TO DO:
Turn the records below into a JSON list of strings with one string per line, skipping blank lines and omitting the pictures.

•••••

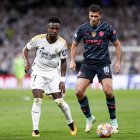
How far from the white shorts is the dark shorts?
639mm

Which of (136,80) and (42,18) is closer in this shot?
(136,80)

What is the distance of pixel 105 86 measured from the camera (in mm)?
14891

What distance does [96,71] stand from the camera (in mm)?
15195

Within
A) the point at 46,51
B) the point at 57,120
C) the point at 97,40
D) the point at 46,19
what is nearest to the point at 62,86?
the point at 46,51

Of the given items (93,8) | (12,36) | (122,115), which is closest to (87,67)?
(93,8)

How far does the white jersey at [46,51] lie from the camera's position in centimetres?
1481

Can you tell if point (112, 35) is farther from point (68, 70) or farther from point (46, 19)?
point (46, 19)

•••••

COMPLETE RESPONSE:
[
  "How far from the white shorts is the dark shorts?",
  "639mm",
  "Which of (136,80) and (42,18) is closer in this shot?",
  "(136,80)",
  "What is the distance of pixel 105 86 measured from the camera (in mm)?",
  "14891",
  "What distance does [96,71] stand from the camera (in mm)?",
  "15195",
  "Within",
  "A) the point at 46,51",
  "B) the point at 57,120",
  "C) the point at 97,40",
  "D) the point at 46,19",
  "what is nearest to the point at 62,86?",
  "the point at 46,51",
  "Of the given items (93,8) | (12,36) | (122,115), which is closest to (87,67)?",
  "(93,8)",
  "How far does the white jersey at [46,51] lie from the camera's position in centimetres?",
  "1481",
  "Can you tell if point (112, 35) is farther from point (68, 70) or farther from point (46, 19)?",
  "point (46, 19)"
]